▸ SELECTED PASSAGE:
+ + + + +
You are so much in my prayers. Still your mind. God truly does have so much bigger things instore for you!


----------



## MsDeeDee82 (Oct 9, 2008)

Thanks Highly favored. I feel Im at point today I cant pray because I prayed so hard for this one and others. I gave myself Nov 3 to be starting a new job. This woman made it seem like it was mine. I feel so sick. I wish God can come down and say something because I feel like I have been betrayed. Something promise by a dear friend and nothing happened. My biggest frustration is that God can blow into our situation and things can change. Why do christians have to suffer so much and non christians just walk up and things get handed to them. What kind of prayers do i pray now. I am so confused and hurt


----------



## Finally Free (Oct 9, 2008)

((((((BIGG HUGS))))))





KEEP THE FAITH, I know it can be discouraging sometimes, but God may have bigger and better plans stored up for you. So don't give up. Pick yourself up and keep going. Now when you get that job, come back here and share your testimony with your LHCF family. I will keep you in my prayers, and you continue to pray as well. May God Bless and keep you!


----------



## Highly Favored8 (Oct 9, 2008)

MsDeeDee82 said:


> Thanks Highly favored. I feel Im at point today I cant pray because I prayed so hard for this one and others. I gave myself Nov 3 to be starting a new job. This woman made it seem like it was mine. I feel so sick. I wish God can come down and say something because I feel like I have been betrayed. Something promise by a dear friend and nothing happened. My biggest frustration is that God can blow into our situation and things can change. Why do christians have to suffer so much and non christians just walk up and things get handed to them. What kind of prayers do i pray now. I am so confused and hurt


 

Your Quiet Welcomed 

Mitcy just posted this follow the link this will help you!
http://www.longhaircareforum.com/showthread.php?t=290459

Pslams 73


----------



## crlsweetie912 (Oct 9, 2008)

MsDeeDee82 said:


> Ladies, as you may all know I have been searching for a new job for the past year. i have been on interviews were I had 6 people at a time uinterviewing me. I fasted prayed did everything a good christian should do. N God did not come through for me. I am sitting at work crying because I thought this was the one. I really did. People who have no faith get jobs, people who just walk in . Me how many more do I have endure. Why does the word say believe and you will get the desires of your heart and you dont. I have been on many interviews and not one break everything close but not. I cant  even go back to applying because whats the point. The word says all this stuff but it doesnt work for me. I am so depressed I am my current job longer when will God answer me. Why why. I feel like screaming right now. i wish God came in human form sO I can ask him why cant you answer my prayers. Why cant you come through for me on this end. The woman today told me . You were a strong candiate but someone had a little bit more experience. This year I have heard that three times. Strong but not good engough. God can open up the red sea much harder than giving me a job and He just lets them give it away. I so tired. Stuff like this makes you wander. And please dont tell me what is yours will be yours. Or He has something better because I have heard and always think the next one is better and I get slapped again in the face with No. Faith like a mustard seed. People wander why we have doubt everytime you ask God for something and it doesnt work it gets smaller and smaller. I dont think I can even pray right now because I dont know what to say. I said everything before and now I am at the beginning again.
+ + + + +
(Records from a data source)
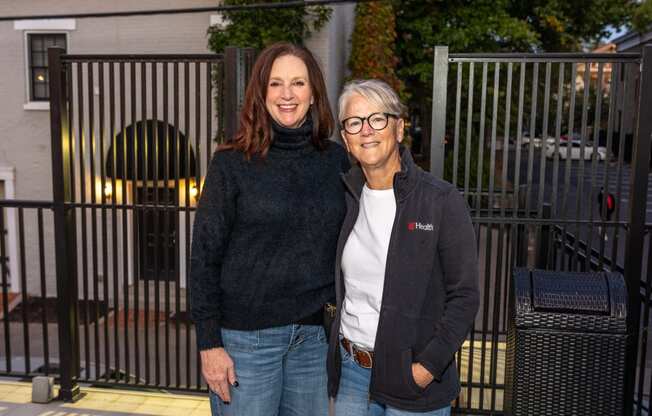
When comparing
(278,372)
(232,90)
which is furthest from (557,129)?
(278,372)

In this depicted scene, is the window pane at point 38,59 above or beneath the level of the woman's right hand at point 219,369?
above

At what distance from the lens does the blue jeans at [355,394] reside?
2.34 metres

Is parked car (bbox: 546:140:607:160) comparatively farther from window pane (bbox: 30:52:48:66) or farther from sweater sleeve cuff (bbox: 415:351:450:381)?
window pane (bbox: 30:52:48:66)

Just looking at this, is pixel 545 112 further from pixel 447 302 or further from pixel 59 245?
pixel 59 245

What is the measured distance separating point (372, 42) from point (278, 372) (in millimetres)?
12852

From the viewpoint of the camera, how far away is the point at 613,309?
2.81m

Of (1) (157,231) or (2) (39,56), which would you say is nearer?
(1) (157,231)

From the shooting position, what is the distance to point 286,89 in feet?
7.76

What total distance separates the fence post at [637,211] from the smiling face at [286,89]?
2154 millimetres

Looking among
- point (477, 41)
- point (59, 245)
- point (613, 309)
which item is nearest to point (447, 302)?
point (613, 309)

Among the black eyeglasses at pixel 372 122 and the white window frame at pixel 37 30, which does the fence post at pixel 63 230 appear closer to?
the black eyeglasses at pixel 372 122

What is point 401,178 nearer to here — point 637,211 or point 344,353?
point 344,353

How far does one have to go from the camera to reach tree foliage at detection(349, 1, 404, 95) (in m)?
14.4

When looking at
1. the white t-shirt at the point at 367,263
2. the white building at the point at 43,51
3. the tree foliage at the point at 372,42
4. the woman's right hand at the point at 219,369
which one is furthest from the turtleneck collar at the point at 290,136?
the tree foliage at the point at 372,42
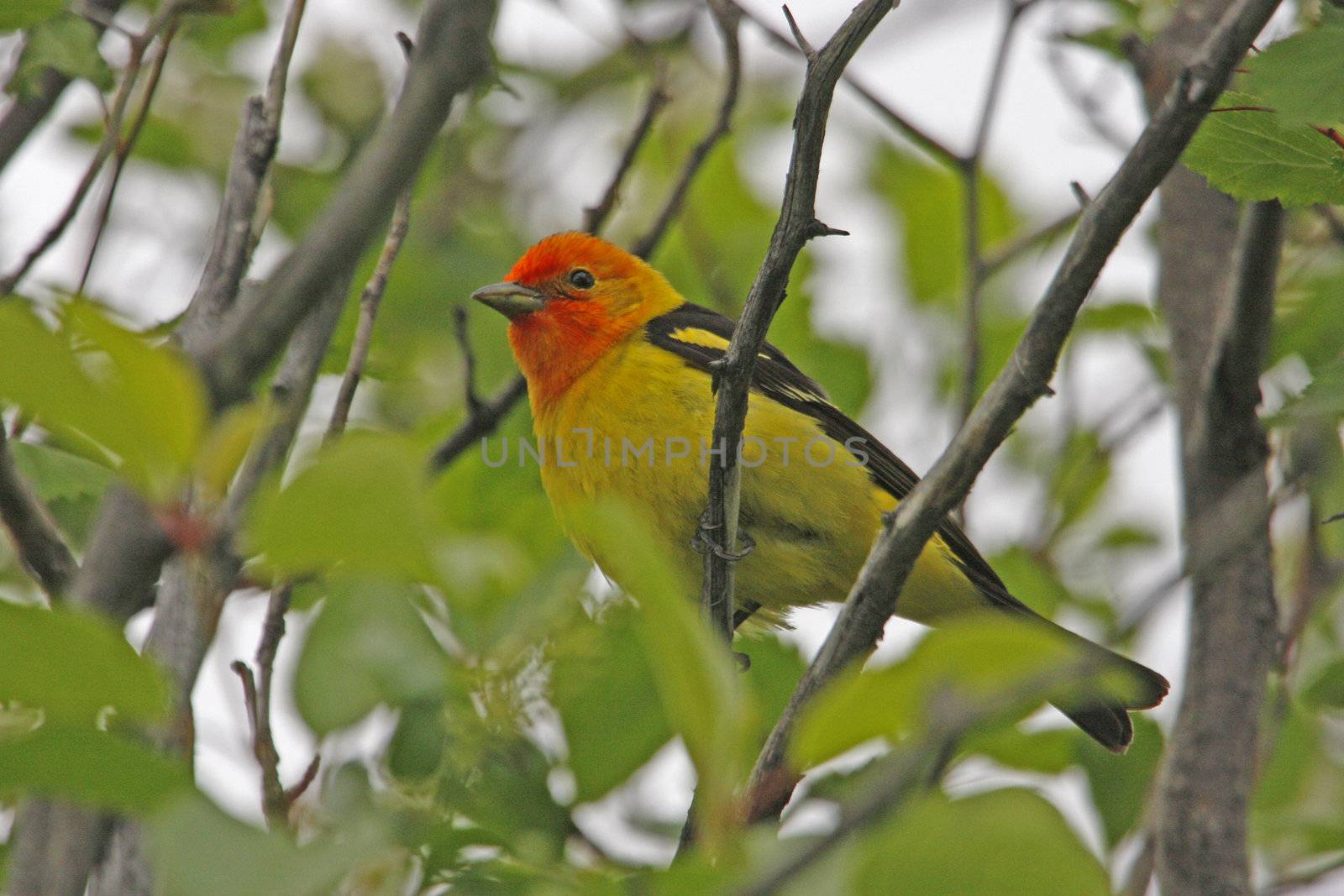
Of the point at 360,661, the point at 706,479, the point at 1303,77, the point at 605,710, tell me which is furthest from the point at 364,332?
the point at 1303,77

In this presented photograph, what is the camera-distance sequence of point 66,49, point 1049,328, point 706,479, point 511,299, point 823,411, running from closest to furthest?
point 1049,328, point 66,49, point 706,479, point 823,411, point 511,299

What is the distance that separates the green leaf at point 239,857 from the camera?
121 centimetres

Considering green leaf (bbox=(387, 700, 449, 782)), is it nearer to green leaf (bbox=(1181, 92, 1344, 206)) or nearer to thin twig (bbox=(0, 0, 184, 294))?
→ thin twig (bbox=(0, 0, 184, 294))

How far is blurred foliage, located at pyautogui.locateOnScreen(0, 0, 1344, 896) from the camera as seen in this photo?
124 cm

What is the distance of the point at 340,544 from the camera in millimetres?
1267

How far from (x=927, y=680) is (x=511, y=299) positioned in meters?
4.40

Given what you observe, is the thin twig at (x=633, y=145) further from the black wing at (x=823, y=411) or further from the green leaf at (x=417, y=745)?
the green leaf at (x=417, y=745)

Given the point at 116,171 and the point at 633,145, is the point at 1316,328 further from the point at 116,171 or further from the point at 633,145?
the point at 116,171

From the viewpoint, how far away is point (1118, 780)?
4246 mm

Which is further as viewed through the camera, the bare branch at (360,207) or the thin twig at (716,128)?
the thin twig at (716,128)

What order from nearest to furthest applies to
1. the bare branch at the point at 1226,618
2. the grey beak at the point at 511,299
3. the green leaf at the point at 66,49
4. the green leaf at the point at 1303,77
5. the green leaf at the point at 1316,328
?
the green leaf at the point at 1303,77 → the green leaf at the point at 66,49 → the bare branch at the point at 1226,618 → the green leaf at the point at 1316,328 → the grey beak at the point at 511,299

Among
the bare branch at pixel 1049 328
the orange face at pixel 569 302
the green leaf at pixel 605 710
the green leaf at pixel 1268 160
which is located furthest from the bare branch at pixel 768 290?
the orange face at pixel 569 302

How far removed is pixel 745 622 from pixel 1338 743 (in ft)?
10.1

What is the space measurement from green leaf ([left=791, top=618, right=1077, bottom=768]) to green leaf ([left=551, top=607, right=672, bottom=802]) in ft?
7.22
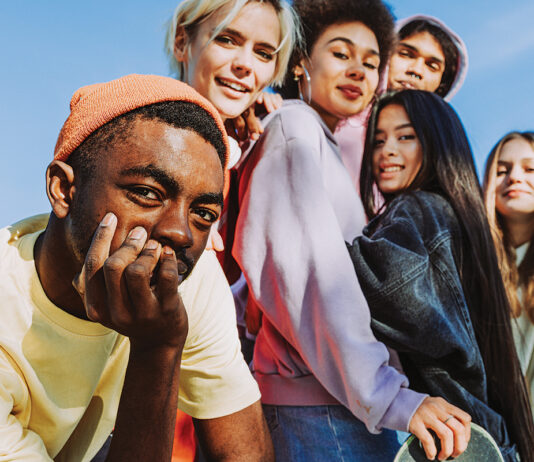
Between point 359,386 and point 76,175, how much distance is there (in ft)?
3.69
+ + + + +
▸ INSTRUCTION 1:
Answer these questions using the forum thread:
(a) By what date did MsDeeDee82 plan to be starting a new job?
(b) What does Finally Free ask MsDeeDee82 to do once the job comes through?
(c) According to the quoted opening post, what reason did the woman give for not choosing MsDeeDee82?
▸ INSTRUCTION 2: Summarize the forum thread in two sentences.
▸ INSTRUCTION 3: Proceed with the forum thread about the job search, starting after its last sentence.
The records have no connection to the forum thread.

▸ TASK OUTPUT 1:
(a) Nov 3.
(b) Come back and share the testimony with the LHCF family.
(c) Someone had a little bit more experience.

▸ TASK OUTPUT 2: MsDeeDee82 describes a year of job searching and being passed over for a candidate with a little more experience. The poster says they feel betrayed, confused and unable to pray, and other members answer with prayers, urge them to keep the faith and share a link to a thread that Mitcy posted.

▸ TASK OUTPUT 3:
 
I know it can be difficult when we are going through out suffering times.  BE STILL AND KNOW!  In your heart of hearts that GOD has you and your situation under HIS control.  His will has to be done.  I have had jobs that I KNEW were for me and months later bad things happened at those companies.  I just looked back and said THANK YOU LORD!  He will make a way.
Keep your faith PLEASE and tell God how you feel.  He knows, but we can be honest with Him as long as we aren't disrespectful.  Prayer is nothing more than having a conversation with the Lord.
Please know that things will get better!


----------



## firecracker (Oct 9, 2008)

Sorry to hear you didn't get the job.  You should still thank and praise God even when things don't work out.  He didn't promise us a life w/o trials.  You can't compare blessings or nonblessings to other folks no matter if they are faithful or faithless.  He has something better in store for you I'm sure.  Please don't be discouraged.  Stay focused and continue to seek employment.  Remember Yolanda Adams song that says "The battles not your its the Lords".   When things don't work out is when you should really praise him.


----------



## MsDeeDee82 (Oct 9, 2008)

It hurts so bad. I really dont know what to say to God. Starting all over again. Will he hear me this time and answer my prayers. I will continue to look for another job. The idea of faith in me getting is far away from my mine. I know that God decides not man. God has not been on my side. I guess its hard to hear He has something better for you when you have been hearing that over and over again when you dont get a job. When is this something better going to come.


----------



## crlsweetie912 (Oct 9, 2008)

MsDeeDee82 said:


> It hurts so bad. I really dont know what to say to God. Starting all over again. *Will he hear me this time and answer my prayers.* I will continue to look for another job. The idea of faith in me getting is far away from my mine. I know that God decides not man. *God has not been on my side.* I guess its hard to hear He has something better for you when you have been hearing that over and over again when you dont get a job. *When is this something better going to come*.


 
I am not trying to make you feel bad, but the bolded is where the problem comes in.  Where is your believe?  You are not believing that God has your best interest at heart!  Look back on times in your life when things were bad.  Did God fail you then?  Or did he always show up and do above and beyond what you prayed for?  Hebrews is a good book to read when you are wavering in your faith.  There are also lots of uplifting verses in Psalm 119.  Hope this helps!


----------



## firecracker (Oct 9, 2008)

MsDeeDee82 said:


> It hurts so bad. I really dont know what to say to God. Starting all over again. Will he hear me this time and answer my prayers. I will continue to look for another job. The idea of faith in me getting is far away from my mine. I know that God decides not man. God has not been on my side. I guess its hard to hear He has something better for you when you have been hearing that over and over again when you dont get a job. When is this something better going to come.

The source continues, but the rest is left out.